Trained by Saffie Joseph, Drain the Clock had crushed the Limehouse S. and Swale S. (G3) at Gulfstream Park before successfully invading Aqueduct for the Bay Shore S. (G3). Also like Jackie’s Warrior, he attempted to stretch out for a Kentucky Derby (G1) points race and found his stamina limits exposed. Drain the Clock was runner-up in the Fountain of Youth (G2), while Jackie’s Warrior was fourth in the Breeders’ Cup Juvenile (G1) and third in the Southwest (G3).
“Most of his one-turn races were won in hand,” Joseph said of Drain the Clock. “He was basically geared down the last sixteenth in the Bay Shore. We always thought he had more to give but until you see it you don’t know for sure, and the Woody Stephens was definitely his breakout race. He earned his respect that day and beat a game horse in Jackie’s Warrior. He’s in good form and I think he’s going over there with a really good chance.
“We tried two turns once and he ran credibly, but one turn is his niche and what he does best.”
The rivals drew the same posts as in the Woody Stephens – Drain the Clock in post 2 and Jackie’s Warrior in post 3. That was no help to Jackie’s Warrior after the start, and he wound up rushing up on the rail, leaving the tactically advantageous outside path to Drain the Clock.
Aside from a clean break, the venue change could benefit Jackie’s Warrior, who’s 2-for-2 at the Spa. If he can rebound, he’d bring Asmussen closer to breaking the all-time North American win record.
Further intrigue is provided by Crowded Trade from the Chad Brown barn. A sharp debut winner sprinting at Aqueduct, he reverts to one turn for the first time since his photo-finish loss in the Gotham (G3). Crowded Trade had since placed third in the Wood Memorial (G2) and tired to fifth in the Preakness S. (G1), underscoring his penchant for shorter distances.
Undefeated River Dog brandishes a 2-for-2 record versus fellow New York-breds. The Jeremiah Englehart sophomore faces his stiffest class test, but his Brisnet Speed ratings – a 100 in his Belmont Park debut and a 97 in the May 31 Mike Lee – imply he can hold his own. River Dog needs to work out a trip on the rail though.
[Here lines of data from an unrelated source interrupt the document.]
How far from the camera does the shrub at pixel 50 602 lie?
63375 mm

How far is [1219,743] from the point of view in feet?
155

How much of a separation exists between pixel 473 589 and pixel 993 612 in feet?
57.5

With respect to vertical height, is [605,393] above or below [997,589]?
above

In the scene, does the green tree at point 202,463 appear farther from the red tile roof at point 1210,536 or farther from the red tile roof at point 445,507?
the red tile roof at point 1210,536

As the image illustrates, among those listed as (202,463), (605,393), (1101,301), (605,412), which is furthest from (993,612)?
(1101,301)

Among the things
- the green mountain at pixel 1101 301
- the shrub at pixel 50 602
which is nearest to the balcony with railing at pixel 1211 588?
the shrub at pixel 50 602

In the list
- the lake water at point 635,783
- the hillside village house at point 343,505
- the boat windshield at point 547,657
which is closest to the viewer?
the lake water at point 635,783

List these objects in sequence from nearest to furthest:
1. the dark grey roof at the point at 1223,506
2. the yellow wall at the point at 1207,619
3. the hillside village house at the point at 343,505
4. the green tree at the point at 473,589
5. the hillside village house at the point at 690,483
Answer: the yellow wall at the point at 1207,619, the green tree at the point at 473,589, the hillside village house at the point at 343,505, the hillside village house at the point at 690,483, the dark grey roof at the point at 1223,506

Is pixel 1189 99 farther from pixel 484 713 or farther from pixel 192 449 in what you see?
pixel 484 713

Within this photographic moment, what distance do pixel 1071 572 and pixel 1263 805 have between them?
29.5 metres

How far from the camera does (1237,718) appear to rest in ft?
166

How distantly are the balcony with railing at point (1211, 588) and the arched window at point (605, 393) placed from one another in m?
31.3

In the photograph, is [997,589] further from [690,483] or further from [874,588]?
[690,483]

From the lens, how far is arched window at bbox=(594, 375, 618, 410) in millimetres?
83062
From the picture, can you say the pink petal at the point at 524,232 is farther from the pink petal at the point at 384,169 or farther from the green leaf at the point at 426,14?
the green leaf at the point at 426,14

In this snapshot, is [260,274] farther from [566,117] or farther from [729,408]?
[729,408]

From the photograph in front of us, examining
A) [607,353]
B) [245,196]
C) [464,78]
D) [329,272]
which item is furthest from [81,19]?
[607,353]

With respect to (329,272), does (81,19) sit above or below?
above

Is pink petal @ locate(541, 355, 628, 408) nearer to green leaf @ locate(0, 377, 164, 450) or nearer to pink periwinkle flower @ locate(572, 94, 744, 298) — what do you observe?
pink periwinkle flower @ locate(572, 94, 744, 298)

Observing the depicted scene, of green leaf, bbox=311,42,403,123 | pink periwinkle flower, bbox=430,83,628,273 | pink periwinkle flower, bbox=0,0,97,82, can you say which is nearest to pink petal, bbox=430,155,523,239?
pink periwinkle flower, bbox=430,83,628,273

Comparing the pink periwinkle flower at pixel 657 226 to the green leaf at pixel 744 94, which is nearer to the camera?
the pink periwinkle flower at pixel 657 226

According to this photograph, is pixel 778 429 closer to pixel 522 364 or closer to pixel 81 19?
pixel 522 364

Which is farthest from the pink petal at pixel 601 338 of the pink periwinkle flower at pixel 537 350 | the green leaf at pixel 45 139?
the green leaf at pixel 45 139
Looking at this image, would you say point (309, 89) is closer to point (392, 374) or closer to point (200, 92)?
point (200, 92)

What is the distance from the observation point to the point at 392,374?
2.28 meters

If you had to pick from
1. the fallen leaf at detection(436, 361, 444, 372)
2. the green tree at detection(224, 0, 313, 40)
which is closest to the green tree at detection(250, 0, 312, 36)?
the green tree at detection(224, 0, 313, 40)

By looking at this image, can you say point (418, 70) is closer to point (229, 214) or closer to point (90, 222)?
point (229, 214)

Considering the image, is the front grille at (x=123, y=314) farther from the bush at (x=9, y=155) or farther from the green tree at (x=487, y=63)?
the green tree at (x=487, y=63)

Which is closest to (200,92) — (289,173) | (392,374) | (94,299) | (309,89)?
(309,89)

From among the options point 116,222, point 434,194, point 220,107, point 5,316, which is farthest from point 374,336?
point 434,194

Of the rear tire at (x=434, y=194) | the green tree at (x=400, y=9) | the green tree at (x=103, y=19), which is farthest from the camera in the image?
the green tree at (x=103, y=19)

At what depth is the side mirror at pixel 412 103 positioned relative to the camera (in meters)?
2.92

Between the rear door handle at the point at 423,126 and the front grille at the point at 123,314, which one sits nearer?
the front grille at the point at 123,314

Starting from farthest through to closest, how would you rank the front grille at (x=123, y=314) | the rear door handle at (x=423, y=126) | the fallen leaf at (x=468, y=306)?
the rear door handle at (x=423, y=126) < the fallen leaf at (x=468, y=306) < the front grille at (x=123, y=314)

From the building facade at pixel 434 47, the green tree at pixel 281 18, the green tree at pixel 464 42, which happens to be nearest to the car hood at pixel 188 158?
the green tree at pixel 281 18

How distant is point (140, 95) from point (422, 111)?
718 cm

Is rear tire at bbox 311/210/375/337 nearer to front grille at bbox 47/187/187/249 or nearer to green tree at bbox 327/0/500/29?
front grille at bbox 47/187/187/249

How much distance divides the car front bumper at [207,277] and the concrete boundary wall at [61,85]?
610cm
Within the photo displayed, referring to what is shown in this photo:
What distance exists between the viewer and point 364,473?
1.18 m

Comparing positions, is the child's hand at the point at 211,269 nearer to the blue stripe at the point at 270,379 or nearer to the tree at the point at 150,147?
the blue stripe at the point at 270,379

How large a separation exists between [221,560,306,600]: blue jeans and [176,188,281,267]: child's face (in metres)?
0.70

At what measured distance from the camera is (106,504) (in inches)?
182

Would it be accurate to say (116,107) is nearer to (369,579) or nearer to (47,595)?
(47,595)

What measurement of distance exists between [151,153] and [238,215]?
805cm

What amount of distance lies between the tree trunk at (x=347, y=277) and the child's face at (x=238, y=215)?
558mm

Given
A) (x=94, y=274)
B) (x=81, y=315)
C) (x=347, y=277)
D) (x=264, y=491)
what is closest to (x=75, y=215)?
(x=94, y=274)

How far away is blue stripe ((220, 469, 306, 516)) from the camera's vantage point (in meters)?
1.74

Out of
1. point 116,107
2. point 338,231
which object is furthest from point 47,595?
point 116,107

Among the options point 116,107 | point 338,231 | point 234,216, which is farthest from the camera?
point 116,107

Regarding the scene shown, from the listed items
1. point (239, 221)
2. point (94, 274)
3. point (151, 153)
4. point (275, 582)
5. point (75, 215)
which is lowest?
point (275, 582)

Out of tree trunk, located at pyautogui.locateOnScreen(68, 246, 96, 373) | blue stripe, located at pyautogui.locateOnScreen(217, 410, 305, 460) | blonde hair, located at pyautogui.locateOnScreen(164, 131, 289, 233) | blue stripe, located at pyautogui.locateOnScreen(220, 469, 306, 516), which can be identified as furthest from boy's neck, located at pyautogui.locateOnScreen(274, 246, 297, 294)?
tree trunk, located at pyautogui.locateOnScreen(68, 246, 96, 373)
Flash of Mischief ships in for Karl Broberg after a productive stint at Prairie Meadows, where he won the six-furlong Golden Circle S., missed narrowly in the Prairie Mile, and finished further back in second in the Iowa Derby. The cutback to 6 1/2 furlongs suits him on paper, but he needs to up his game. That point applies even more so to Antonio Sano’s Mister Luigi, who makes an ambitious stakes debut off a Gulfstream allowance fourth.